:: Passage provided

Bathyscaphe Trieste, latter on US Navy’s DSV-I

Auguste Piccard`s first bathyscaph, the FNRS-2, was referred to as the "submarine balloon" because its heavy-metal ballast, attached by electromagnets, allowed it to sink to a desired depth when engaged and rise to the surface when released. It had greater maneuverability than the Bathysphere, though it did not well in tests. Piccard and his son Jacques later designed and built a new bathyscaph, the Trieste.

The bathyscaphe ("bathy" = deep, "scaphe" = ship) Trieste was built in 1953 at Naples, Italy, by the Swiss scientist Auguste Piccard and his son Jacques. The Trieste, essentially a steel sphere attached to large float filled with aviation petrol for buoyancy, lacked manipulators, or samplers, and it was quite large and not very maneuverable. But it allowed unprecedented observations from the water surface down to the benthos (organisms that live on or in the ocean bottom) and provided a tantalizing glimpse of future discoveries.

After several years of operations in the Mediterranean, she was purchased by the US Navy in 1958, under the sponsorship of Office of Naval Research. Transported to San Diego CA she conducted tests in the Pacific during the next several years. In October 1959, after being fitted with a stronger pressure sphere, Trieste was transported to the mid-Pacific to participate in Project "Nekton", in which she conducted a series of very deep dives in the Marianas Trench.

::::
:: Excerpted records

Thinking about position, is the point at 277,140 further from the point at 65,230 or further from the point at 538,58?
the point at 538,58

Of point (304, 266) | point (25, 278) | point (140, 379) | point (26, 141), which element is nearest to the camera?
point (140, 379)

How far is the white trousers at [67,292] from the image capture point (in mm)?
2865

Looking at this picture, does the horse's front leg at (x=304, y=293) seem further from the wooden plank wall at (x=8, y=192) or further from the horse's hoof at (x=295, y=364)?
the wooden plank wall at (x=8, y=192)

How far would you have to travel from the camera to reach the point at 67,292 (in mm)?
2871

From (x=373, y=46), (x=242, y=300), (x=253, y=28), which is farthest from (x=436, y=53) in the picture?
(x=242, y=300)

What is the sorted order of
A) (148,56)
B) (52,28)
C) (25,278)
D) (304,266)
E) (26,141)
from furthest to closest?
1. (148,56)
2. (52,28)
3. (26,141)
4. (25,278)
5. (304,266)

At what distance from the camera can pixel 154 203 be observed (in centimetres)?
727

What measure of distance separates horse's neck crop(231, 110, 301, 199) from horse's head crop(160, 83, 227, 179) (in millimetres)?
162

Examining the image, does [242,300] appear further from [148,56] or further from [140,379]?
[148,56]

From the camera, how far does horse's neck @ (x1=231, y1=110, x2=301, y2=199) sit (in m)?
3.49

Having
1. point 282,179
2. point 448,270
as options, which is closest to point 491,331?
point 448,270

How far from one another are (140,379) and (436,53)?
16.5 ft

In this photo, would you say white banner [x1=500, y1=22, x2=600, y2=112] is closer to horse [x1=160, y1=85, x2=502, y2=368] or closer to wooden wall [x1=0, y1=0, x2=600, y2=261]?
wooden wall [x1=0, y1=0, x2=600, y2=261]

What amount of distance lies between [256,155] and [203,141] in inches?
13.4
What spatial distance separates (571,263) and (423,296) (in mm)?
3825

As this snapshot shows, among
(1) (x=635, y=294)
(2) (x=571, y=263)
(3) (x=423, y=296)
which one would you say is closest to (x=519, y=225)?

::::

▶ _What you need to do_: Continue the passage about the bathyscaphe Trieste, picking up right after its final sentence.

▶ _Expected answer_:
On 27 January 1960 the Trieste took two men, Lt. Don Walsh US Navy and Jacques Piccard, to a depth of 35,800ft (10,910 meters), the deepest spot in the ocean, in the Mariana Trench near Guam. It took 5 hours to fall 7 miles, and when the explorers reached the bottom they stayed 20 minutes. No one has been able to come near that depth since then. At this depth, the pressure is over 8 tons per square inch (some 1,000atm). In 1963, she went to the Atlantic to search for the lost submarine USS Thresher (SSN-593). In August 1963, Trieste found Thresher`s remains off New England, 1400 fathoms below the surface. The bathyscaphe was retired soon after that, and some of her components were used in the newly constructed Trieste II (DSV-1).

Trieste II
is currently on display at the Keyport Submarine Museum, Washington, USA.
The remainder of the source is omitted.